What is said about products is now more important than anything else in achieving sales targets.
In fact, 19 out of 20 of us now make our buying decisions based on brand mentions and customer reviews, an approach that has been accelerated by lockdown and how we have ramped up our use of online purchases over high street purchases.
Which firmly puts the spotlight on winning recommendations, more even than traditional advertising.
Advertising is always seen as ‘paid profiling’ and believed less and less by consumers simply because it’s paid for, and of course businesses are going to say good things about their products and are hardly independent. In fact, in PR value circles, good PR is worth up to 10 times the cost of equivalent advertising.
So, the focus understandably is on independents, the two target audiences being customers, and commentators.
Customer reviews are exactly that, but ‘commentators’ are what PR is all about…..enticing independent, trusted writers and broadcasters to make positive references about products and businesses, whether in social media or traditional media.
Whereas advertising is ‘paid profiling’, PR is ‘earned profiling’, which means that businesses can’t expect commentators to give them free advertising space, but rather they have to provide the ammunition for quality coverage. This can be news stories or well-timed product profiling but must always have at its heart the objective of helping the journalist create good copy. Coverage has to be earned.
The value of good, ‘earned’ coverage can be sizeable. Being picked up in the Enterprise columns of the Sunday Times, for example, has the potential to attract 772,509 readers and, both have a material effect on a business’ SEO to help position it in web searches, and drive up immediate sales.
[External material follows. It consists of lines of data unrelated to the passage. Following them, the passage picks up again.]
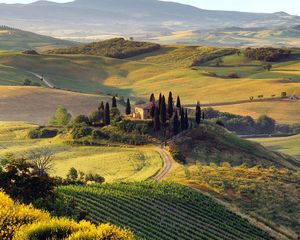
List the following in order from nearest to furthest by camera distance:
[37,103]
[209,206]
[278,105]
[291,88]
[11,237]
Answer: [11,237] < [209,206] < [37,103] < [278,105] < [291,88]

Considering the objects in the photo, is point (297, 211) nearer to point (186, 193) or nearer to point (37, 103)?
point (186, 193)

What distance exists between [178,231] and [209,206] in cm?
1049

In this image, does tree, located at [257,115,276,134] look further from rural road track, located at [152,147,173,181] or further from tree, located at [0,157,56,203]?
tree, located at [0,157,56,203]

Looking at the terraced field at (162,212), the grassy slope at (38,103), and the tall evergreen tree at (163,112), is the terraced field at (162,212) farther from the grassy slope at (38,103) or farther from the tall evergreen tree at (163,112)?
the grassy slope at (38,103)

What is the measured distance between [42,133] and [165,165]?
3329 cm

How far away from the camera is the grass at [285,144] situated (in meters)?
130

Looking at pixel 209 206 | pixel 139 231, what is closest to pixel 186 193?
pixel 209 206

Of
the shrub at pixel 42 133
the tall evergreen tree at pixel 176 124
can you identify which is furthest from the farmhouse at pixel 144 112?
the shrub at pixel 42 133

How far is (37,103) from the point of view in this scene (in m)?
154

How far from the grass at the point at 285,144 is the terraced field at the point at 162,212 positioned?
242 feet

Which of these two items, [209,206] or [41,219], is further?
[209,206]

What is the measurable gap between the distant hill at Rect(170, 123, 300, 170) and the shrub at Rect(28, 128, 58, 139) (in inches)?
974

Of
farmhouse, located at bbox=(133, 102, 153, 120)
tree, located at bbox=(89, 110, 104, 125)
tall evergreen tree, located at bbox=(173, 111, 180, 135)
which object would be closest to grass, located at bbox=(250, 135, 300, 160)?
farmhouse, located at bbox=(133, 102, 153, 120)

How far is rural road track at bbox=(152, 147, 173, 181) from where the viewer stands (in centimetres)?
6756
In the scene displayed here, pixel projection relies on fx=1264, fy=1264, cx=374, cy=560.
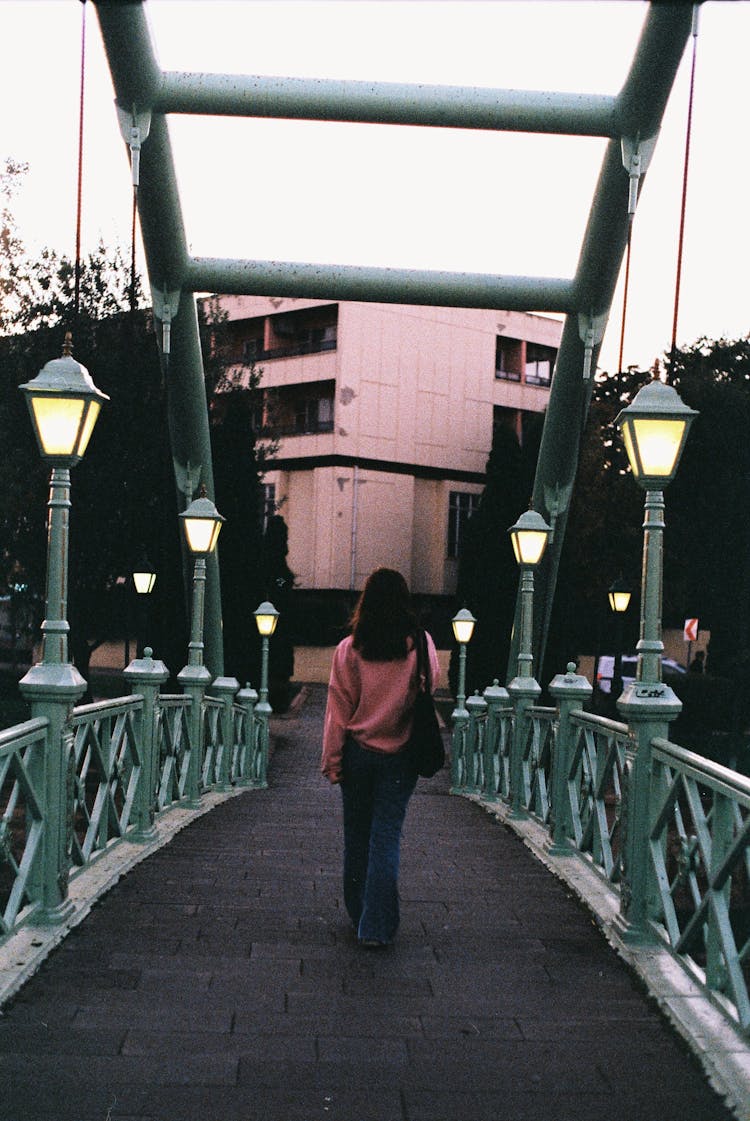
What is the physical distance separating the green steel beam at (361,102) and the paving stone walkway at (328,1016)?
Answer: 634cm

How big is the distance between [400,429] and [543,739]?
33.6m

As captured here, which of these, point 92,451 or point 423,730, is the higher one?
point 92,451

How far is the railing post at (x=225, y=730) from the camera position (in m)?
14.5

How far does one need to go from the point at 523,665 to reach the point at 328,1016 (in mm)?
6810

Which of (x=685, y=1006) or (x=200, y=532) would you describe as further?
(x=200, y=532)

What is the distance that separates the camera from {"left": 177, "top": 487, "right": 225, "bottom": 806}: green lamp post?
36.2 ft

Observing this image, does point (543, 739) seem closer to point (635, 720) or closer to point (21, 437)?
point (635, 720)

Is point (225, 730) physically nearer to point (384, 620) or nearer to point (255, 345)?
point (384, 620)

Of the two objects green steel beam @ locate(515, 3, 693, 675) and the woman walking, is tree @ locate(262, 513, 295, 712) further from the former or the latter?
the woman walking

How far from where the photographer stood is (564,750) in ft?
A: 26.5

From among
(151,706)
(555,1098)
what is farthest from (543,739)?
(555,1098)

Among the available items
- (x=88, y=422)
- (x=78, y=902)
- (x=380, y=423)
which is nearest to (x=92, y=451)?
(x=88, y=422)

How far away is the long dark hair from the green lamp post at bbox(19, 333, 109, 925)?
1334 mm

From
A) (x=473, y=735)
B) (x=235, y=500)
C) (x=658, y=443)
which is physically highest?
(x=658, y=443)
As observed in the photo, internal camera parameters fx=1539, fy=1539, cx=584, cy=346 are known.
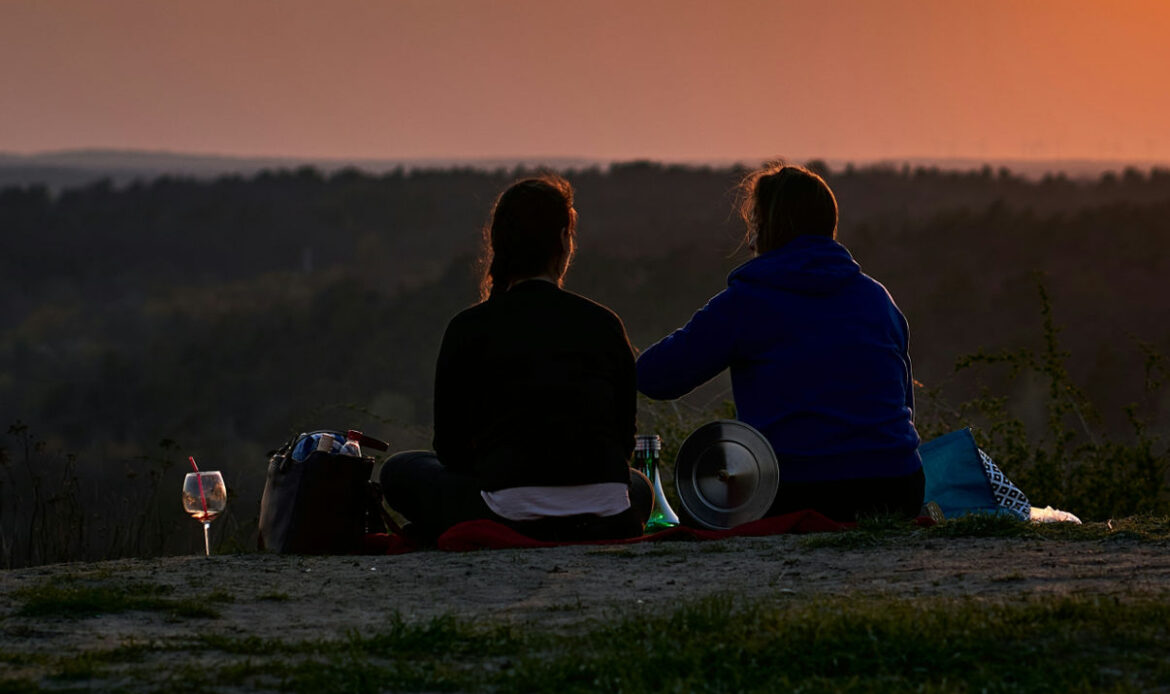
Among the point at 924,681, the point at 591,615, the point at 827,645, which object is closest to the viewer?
the point at 924,681

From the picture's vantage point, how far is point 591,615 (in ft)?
15.1

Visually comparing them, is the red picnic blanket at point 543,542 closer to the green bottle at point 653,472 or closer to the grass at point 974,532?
the grass at point 974,532

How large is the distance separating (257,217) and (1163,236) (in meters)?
33.8

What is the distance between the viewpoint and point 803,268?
6.09 metres

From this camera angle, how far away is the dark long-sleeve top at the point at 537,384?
577 centimetres

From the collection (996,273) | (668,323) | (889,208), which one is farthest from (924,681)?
(889,208)

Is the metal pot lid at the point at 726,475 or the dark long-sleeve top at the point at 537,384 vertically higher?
the dark long-sleeve top at the point at 537,384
Both are important as around 4 our of 10 people in the UK still read newspapers, and 8 out of 10 search the internet.
And, of course the Sunday Times is not the only newspaper. There are about 1500 regional newspapers in the UK, not to mention all the trade and consumer magazines that, until lockdown, we thumbed through at the railway stations whilst waiting for trains.
Within these are the 73,000 journalists in the UK hungry for business stories.
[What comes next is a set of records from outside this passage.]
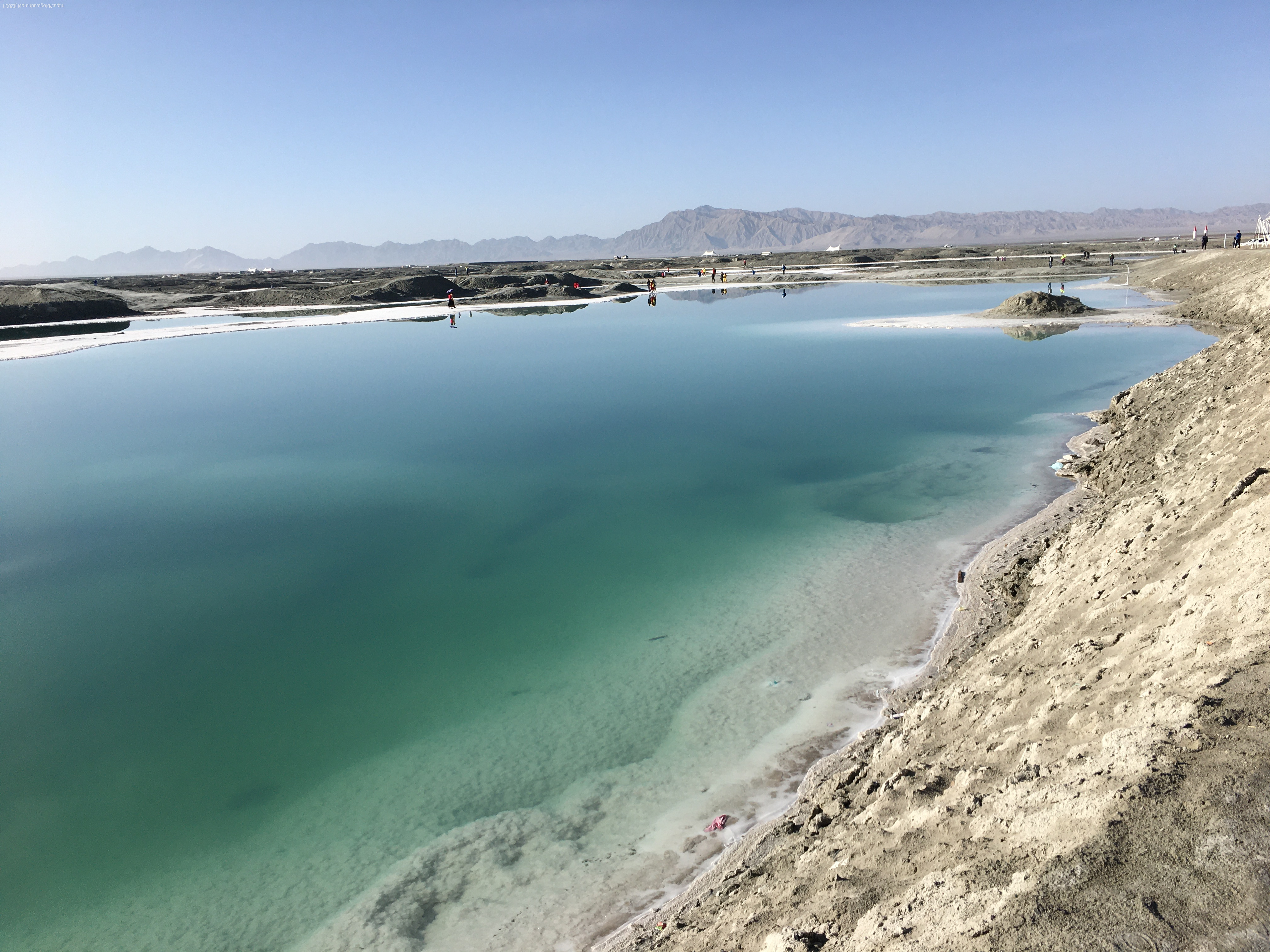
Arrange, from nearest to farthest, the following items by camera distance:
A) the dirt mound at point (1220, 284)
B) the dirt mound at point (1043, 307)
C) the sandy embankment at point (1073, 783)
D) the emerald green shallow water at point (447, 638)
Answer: the sandy embankment at point (1073, 783) → the emerald green shallow water at point (447, 638) → the dirt mound at point (1220, 284) → the dirt mound at point (1043, 307)

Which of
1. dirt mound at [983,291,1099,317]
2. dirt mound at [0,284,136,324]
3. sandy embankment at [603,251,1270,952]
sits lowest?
sandy embankment at [603,251,1270,952]

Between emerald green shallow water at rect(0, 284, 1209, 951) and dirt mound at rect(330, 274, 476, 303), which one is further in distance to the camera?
dirt mound at rect(330, 274, 476, 303)

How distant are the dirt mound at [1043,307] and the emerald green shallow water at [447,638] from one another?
1741cm

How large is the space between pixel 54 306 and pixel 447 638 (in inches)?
3239

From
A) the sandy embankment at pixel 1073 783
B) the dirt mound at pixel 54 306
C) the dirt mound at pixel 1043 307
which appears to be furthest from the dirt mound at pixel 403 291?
the sandy embankment at pixel 1073 783

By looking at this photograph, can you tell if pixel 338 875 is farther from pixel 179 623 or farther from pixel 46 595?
pixel 46 595

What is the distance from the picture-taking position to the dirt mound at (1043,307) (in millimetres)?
47906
So, what are the key actions in attracting their attention?
Business West Chambers of Commerce PR partner JournoLink, provides the THREE TOP TIPS to achieve this:
- Think like the journalist.
Focus on the news story, with the clear objective of capturing the journalists’ interest such that they think their readers will in turn be interested. And get the timing right, either aligned to relevant trending news, or be in line with a journalist’s schedule. Christmas gift columns for example are compiled from September.
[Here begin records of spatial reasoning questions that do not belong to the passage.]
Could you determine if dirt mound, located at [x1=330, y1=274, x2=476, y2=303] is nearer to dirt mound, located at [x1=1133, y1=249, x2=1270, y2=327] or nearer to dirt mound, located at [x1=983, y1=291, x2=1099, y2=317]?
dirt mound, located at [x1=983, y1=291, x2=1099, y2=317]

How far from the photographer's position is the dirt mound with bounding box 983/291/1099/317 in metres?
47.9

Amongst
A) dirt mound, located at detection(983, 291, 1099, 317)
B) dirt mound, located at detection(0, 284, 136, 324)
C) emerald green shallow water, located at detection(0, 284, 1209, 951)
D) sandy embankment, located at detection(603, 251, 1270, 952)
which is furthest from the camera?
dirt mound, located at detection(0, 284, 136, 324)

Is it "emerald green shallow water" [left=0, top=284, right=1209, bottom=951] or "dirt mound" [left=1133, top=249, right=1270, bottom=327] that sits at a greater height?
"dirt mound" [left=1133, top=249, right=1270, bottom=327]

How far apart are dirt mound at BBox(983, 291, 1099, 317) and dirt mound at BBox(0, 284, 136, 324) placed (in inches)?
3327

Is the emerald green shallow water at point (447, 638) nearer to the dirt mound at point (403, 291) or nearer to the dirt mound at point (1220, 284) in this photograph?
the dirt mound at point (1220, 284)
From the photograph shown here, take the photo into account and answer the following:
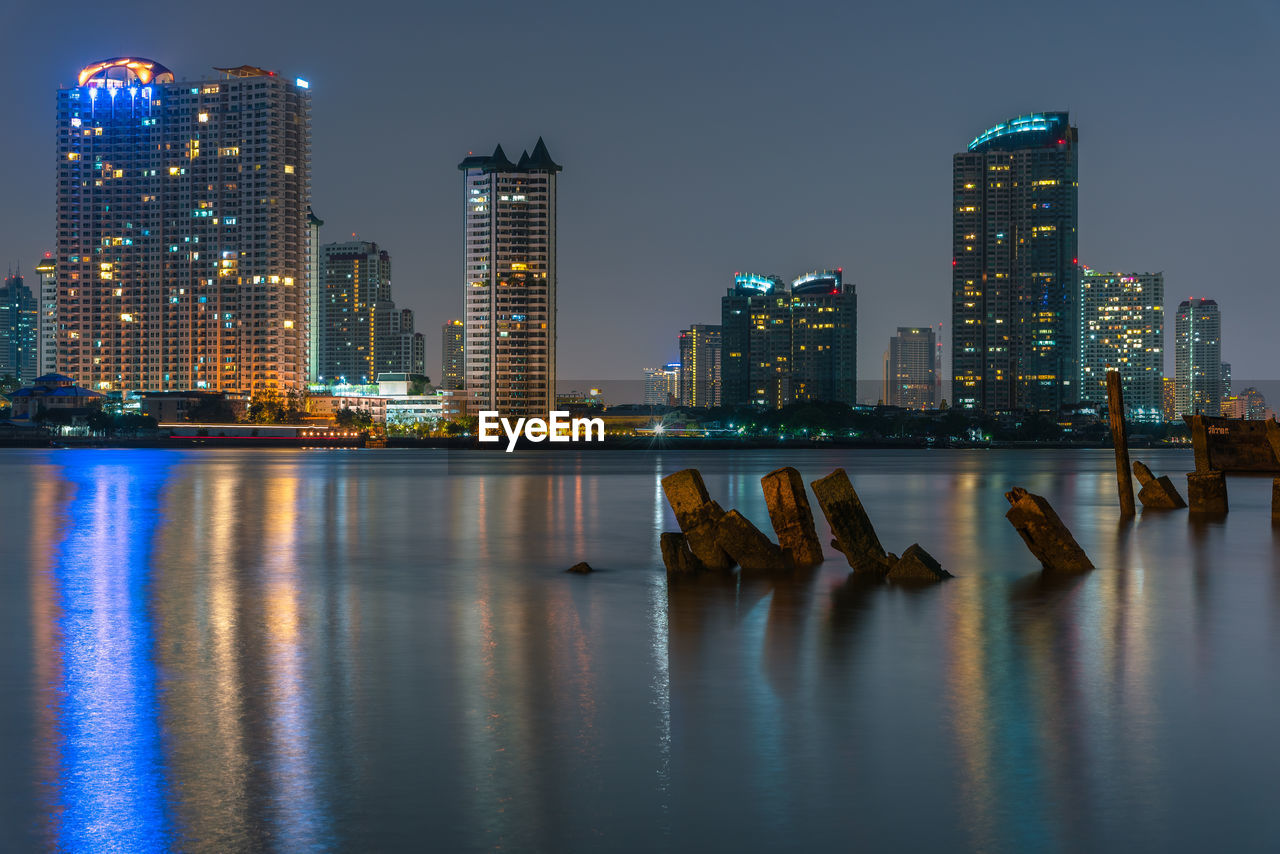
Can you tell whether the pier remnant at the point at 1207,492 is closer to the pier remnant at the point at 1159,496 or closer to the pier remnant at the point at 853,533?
the pier remnant at the point at 1159,496

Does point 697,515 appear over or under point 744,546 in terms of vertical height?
over

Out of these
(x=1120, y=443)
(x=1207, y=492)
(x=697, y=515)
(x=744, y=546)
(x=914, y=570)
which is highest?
(x=1120, y=443)

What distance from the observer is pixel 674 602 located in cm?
2611

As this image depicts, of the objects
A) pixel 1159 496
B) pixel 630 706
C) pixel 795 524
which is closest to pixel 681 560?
pixel 795 524

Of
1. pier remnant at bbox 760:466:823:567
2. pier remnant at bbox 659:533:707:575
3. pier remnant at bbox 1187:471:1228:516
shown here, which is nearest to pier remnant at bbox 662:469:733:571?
pier remnant at bbox 659:533:707:575

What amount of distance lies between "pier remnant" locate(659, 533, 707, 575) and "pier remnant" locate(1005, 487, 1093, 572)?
7.93m

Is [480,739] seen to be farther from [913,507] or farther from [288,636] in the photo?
[913,507]

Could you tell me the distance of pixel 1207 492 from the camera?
51.9 m

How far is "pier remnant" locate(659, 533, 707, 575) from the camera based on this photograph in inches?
1187

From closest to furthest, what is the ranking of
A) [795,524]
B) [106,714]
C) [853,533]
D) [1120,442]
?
[106,714] → [853,533] → [795,524] → [1120,442]

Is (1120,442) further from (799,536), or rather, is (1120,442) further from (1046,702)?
(1046,702)

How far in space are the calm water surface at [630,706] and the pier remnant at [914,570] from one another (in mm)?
1015

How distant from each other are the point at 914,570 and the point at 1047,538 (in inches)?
180

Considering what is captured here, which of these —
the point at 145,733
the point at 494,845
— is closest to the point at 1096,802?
the point at 494,845
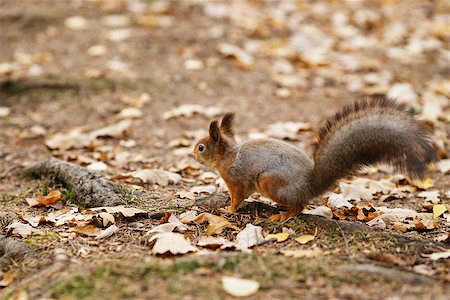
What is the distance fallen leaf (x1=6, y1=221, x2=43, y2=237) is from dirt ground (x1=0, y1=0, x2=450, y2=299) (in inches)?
2.9

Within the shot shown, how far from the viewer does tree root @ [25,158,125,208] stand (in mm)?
3438

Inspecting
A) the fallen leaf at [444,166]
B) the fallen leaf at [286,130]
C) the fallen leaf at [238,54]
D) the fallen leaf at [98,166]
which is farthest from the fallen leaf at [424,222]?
the fallen leaf at [238,54]

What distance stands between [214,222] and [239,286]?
88 centimetres

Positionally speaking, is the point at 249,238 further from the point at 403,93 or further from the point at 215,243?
the point at 403,93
- Make the most of online tools available through your PR partner.
They will do the heavy lifting for you in targeting the right journalists, without breaking the bank. But they can also help with tips on what events are coming up that might influence the news, and also link businesses to journalists when the journalists are proactively looking for case studies and quotes for articles they are writing.
- Stick to the plan.
The more your business name is in front of the journalists, the more likely they will take note of what you are saying. PR is not always a marathon, but it’s not a sprint either. Good coverage has to be ‘earned’ over a period.